Success — cloud SaaS sticking the landing. Companies like Snowflake and Databricks drew attention with high valuations, but earned the market's trust through solid revenue growth and clear monetization. Lesson: for a "pricey tag" to be justified, revenue growth and unit economics ultimately have to back it up. Anthropic's $47B run-rate is precisely the card meant to satisfy this condition.

Cautionary — the dot-com and WeWork bubbles. Conversely, many listed on flashy stories and giant valuations alone, then collapsed when results didn't follow. WeWork's pre-IPO valuation cratered and the IPO itself was scrapped; during the dot-com bubble, revenue-less companies vanished one after another post-listing. Lesson: the market is generous to "growth stories" for a while, but eventually asks "do you make money?" Whether AI companies' giant valuations can meet public-market expectations is still an open question.

Comparison — growth stocks that listed while losing money. Companies like Uber and DoorDash listed while in the red and endured long profitability debates. They eventually turned profitable through economies of scale and cost control — or, failing that, saw their shares suppressed for years. Lesson: AI companies carry a structural burden where "revenue can explode while profit stays distant," given enormous training/inference costs. That cost structure is exactly what investors will scrutinize most relentlessly in the Anthropic and OpenAI IPOs.

Competitor counter-plays

OpenAI looks like it got beaten to the punch, but it'll follow soon. Armed with ChatGPT's dominant consumer brand and an $852B valuation, it'll pitch the market the narrative that "we're the real leader." If both list around the same time, investors will line up revenue growth rates, cost structures, and enterprise-customer concentration side by side. We're about to witness an unprecedented scene: a direct comparison of the AI industry's #1 and #2 via public financials.

Big Tech — Google, Meta, Microsoft counter with "infinite capital, no IPO needed." They already have enormous cash flows and in-house models (Gemini, Llama, MAI), so they don't need to raise money by listing. In fact, when Anthropic and OpenAI face quarterly-earnings pressure as public companies, Big Tech can emphasize "the stamina to wage a long war" and pull in talent and customers.

Elon Musk's SpaceX/xAI are competitors from another angle. SpaceX's June 12 mega-IPO proves "investment demand for AI/space growth stocks is alive," opening a path for Anthropic — while also competing for the same investment dollars. If SpaceX absorbs limited IPO investment demand at scale first, it could affect the pricing of the fall's AI IPOs too.

So what actually changes

For AI industry workers and founders, the biggest signal is that "an exit is real." Once AI startups' giant valuations move beyond private-market estimates to public-market validation, follow-on startups get a benchmark for valuation and fundraising.

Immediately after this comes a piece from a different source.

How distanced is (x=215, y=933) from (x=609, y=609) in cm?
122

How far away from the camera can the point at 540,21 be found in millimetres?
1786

At the same time, becoming a public company means baring quarterly results and cost structures — the first time "an AI company's true economics" gets revealed transparently.

For investors and general readers, you'll see "where the AI boom's money flows" verified in public books for the first time. Once a number like a $47B revenue run-rate is validated in formal financial statements, the long debate over whether the AI industry is "story" or "results" gets data attached. Still, how much the enormous training/inference expense line delays profitability remains a core variable. Whether the giant valuation can meet public-market expectations won't be clear until the fall.

For enterprises and developers using Claude, there's no big short-term change. The listing process won't immediately alter the product roadmap. But long term, being a public company brings "quarterly results" pressure that can affect pricing policy and feature priorities. Securing stable capital to invest more in model development is a positive — but it's worth keeping in mind that profitability pressure could, one way or another, show up in free/low-cost tier policies.